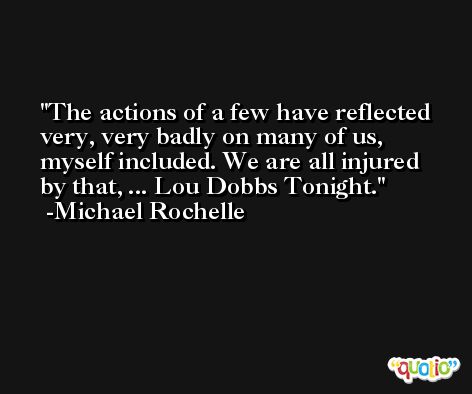 The actions of a few have reflected very, very badly on many of us, myself included. We are all injured by that, ... Lou Dobbs Tonight. -Michael Rochelle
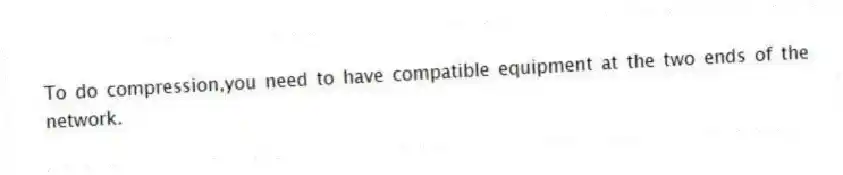 To do compression,you need to have compatible equipment at the two ends of the network.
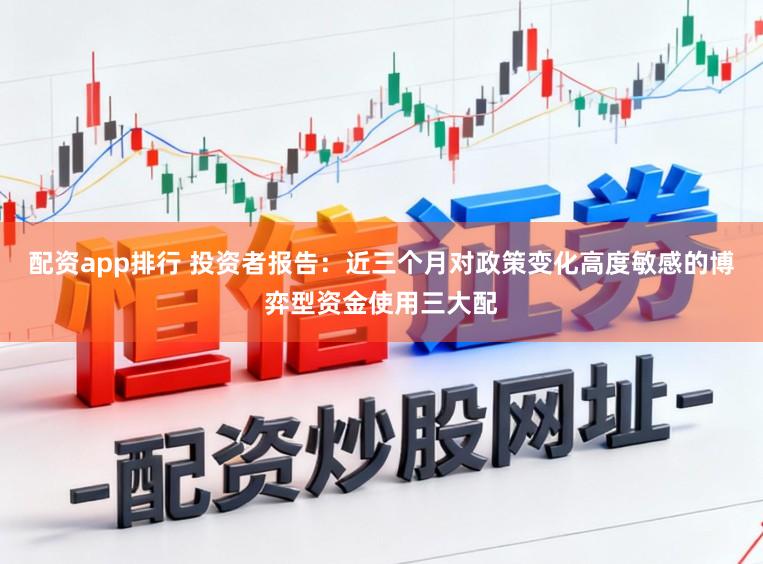 配资app排行 投资者报告：近三个月对政策变化高度敏感的博弈型资金使用三大配
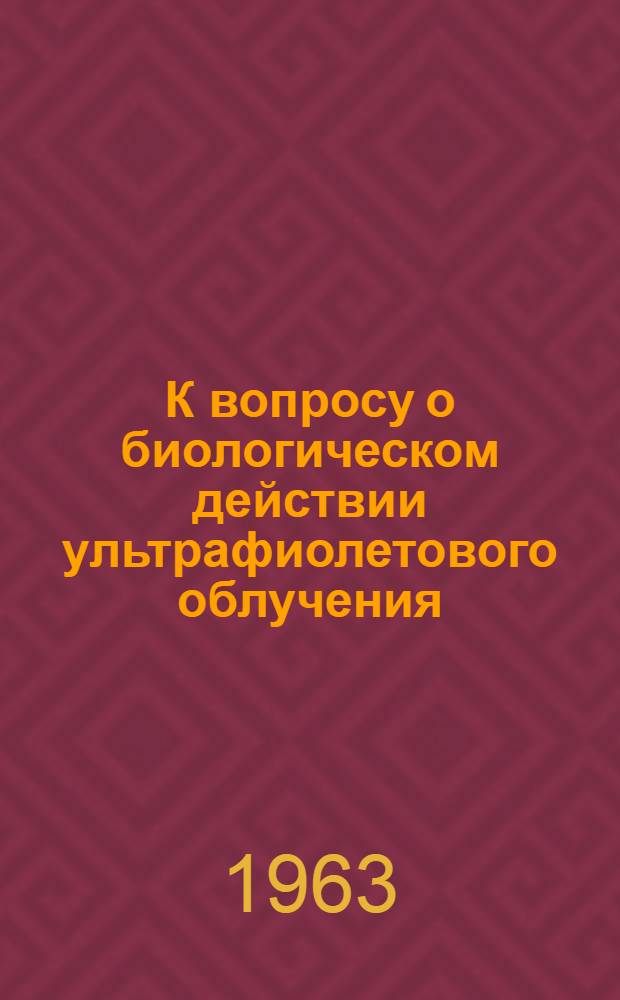 К вопросу о биологическом действии ультрафиолетового облучения : Автореферат дис. на соискание ученой степени доктора биологических наук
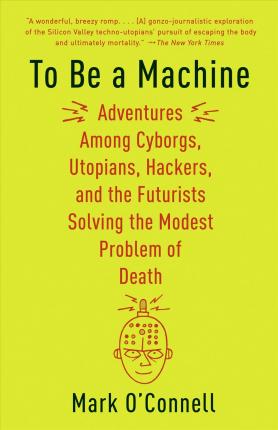 To Be a Machine: Adventures Among Cyborgs, Utopians, Hackers, and the Futurists Solving the Modest Problem of Death - Mark O'connell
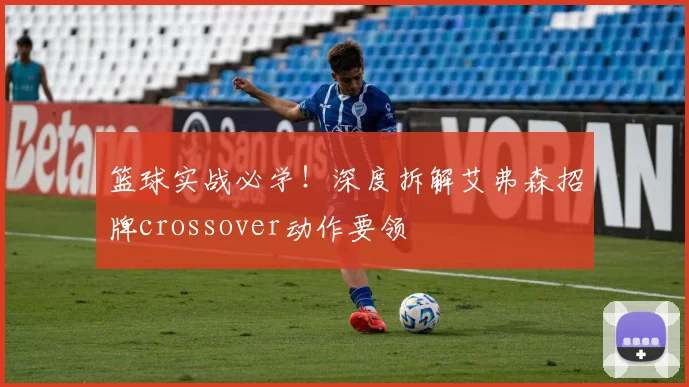 篮球实战必学！深度拆解艾弗森招牌crossover动作要领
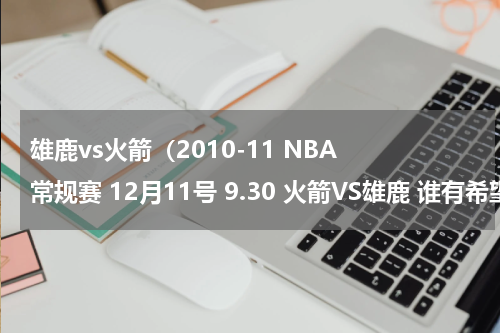 雄鹿vs火箭（2010-11 NBA 常规赛 12月11号 9.30 火箭VS雄鹿 谁有希望赢）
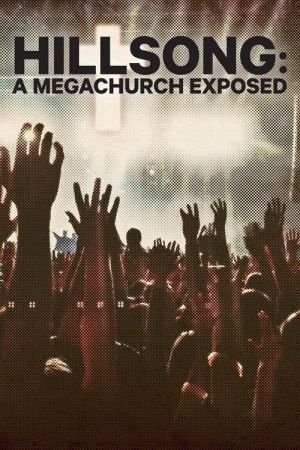 Hillsong-A Megachurch Exposed S01 720p DSCP WEBRip x264-GalaxyTV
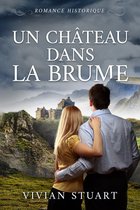 Romance historique 3 - Un Château dans la brume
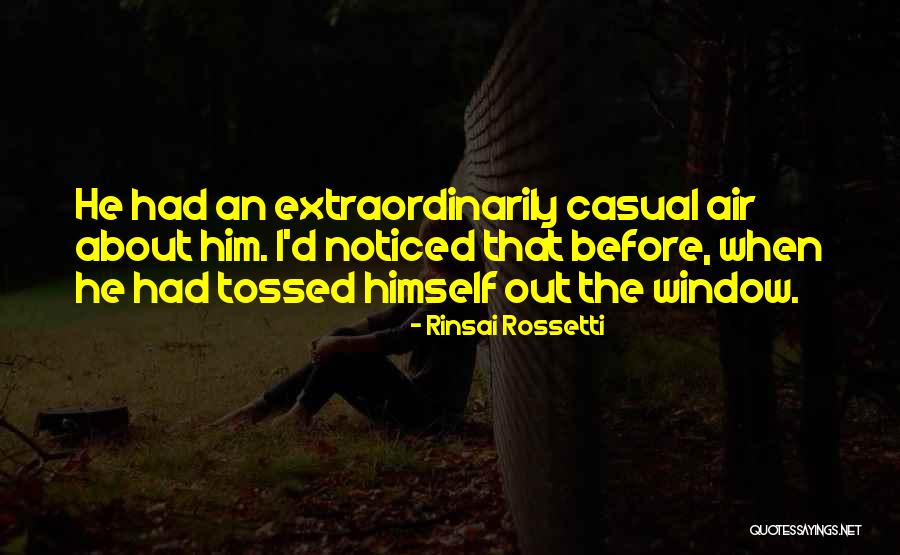 Rinsai Rossetti Quotes 541733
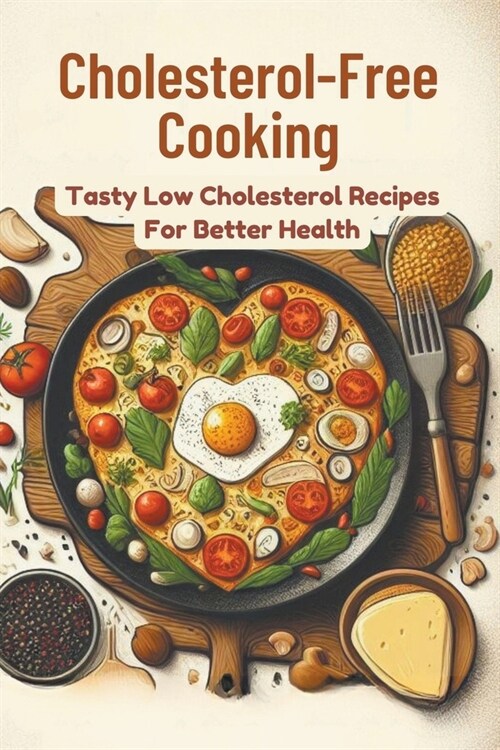 Cholesterol-Free Cooking: Tasty Low Cholesterol Recipes For Better Health (Paperback)
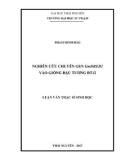 Luận văn Thạc sĩ Sinh học: Nghiên cứu chuyển gen GmDREB2 vào giống đậu tương ĐT12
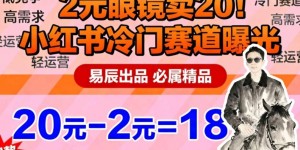 副业拆解：小红书冷门实物带货，2块眼镜卖20的野路子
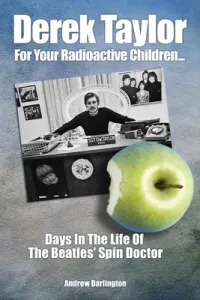 Derek Taylor: For Your Radioactive Children: Days in the Life of the Beatles' Spin Doctor (Darlington Andrew)(Paperback)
····················
Task statement >> Nothing but the lines from the line containing "雄鹿vs火箭（2010-11 NBA 常规赛" through the last line of the records above should be written out, exactly and without the pictures.

Result of this exercise >>
 雄鹿vs火箭（2010-11 NBA 常规赛 12月11号 9.30 火箭VS雄鹿 谁有希望赢）
 Hillsong-A Megachurch Exposed S01 720p DSCP WEBRip x264-GalaxyTV
 Romance historique 3 - Un Château dans la brume
 Rinsai Rossetti Quotes 541733
 Cholesterol-Free Cooking: Tasty Low Cholesterol Recipes For Better Health (Paperback)
 Luận văn Thạc sĩ Sinh học: Nghiên cứu chuyển gen GmDREB2 vào giống đậu tương ĐT12
 副业拆解：小红书冷门实物带货，2块眼镜卖20的野路子
 Derek Taylor: For Your Radioactive Children: Days in the Life of the Beatles' Spin Doctor (Darlington Andrew)(Paperback)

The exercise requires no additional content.